I'll put this one in the "what was he thinking" file...
October 29th, 2006
Study: MBA Students the Biggest Cheaters
Thomas Kostigen reports on a study by the Academy of Management Learning and Education, which surveyed 5,300 graduate students in the US and Canada and found that "graduate students in general are cheating at an alarming rate and business-school students are cheating even more than others." Cheating was defined as "plagiarizing, copying other students' work and brining prohibited materials into exams." (I assume they mean "or" rather than "and" -- any one of those would strike me as cheating.)

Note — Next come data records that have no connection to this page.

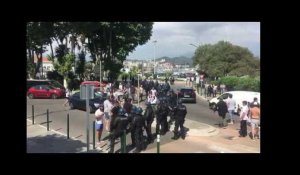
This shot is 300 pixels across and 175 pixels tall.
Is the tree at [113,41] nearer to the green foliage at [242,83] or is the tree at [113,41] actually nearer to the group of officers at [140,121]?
the group of officers at [140,121]

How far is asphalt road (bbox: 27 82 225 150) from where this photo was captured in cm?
1664

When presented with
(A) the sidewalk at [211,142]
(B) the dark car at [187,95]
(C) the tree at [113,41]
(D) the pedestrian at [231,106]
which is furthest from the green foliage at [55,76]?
(A) the sidewalk at [211,142]

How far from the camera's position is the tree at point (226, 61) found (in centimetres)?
4005

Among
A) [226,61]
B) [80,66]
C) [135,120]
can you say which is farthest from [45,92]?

The findings: "More than half (56%) of MBA candidates say they cheated in the past year." The percentage of cheaters among other graduate disciplines:
54% - Engineering50% - Physical Sciences49% - Medical and Health Care45% - Law43% - Arts39% - Social Sciences and Humanities
Interesting that Journalism was left off that list. I'd be curious about that statistic, given the slew of made-up stories at famous newspapers in the last few years (although the mother of all hoaxes may still be Janet Cooke's "Little Jimmy," the fictitious eight-year old heroin addict she invented for the Washington Post back in 1981).
Also noteworthy in this article: "what's holding many professors back from taking action on cheaters is the fear of litigation." I'd venture that fear of litigation (and plain old laziness) is also what's behind rampant grade inflation.
And finally: does this mean that people will finally stop portraying lawyers as the quintessence of ethical sleazemongering? Looks as if doctors, scientists, and engineers may be faring worse in that department.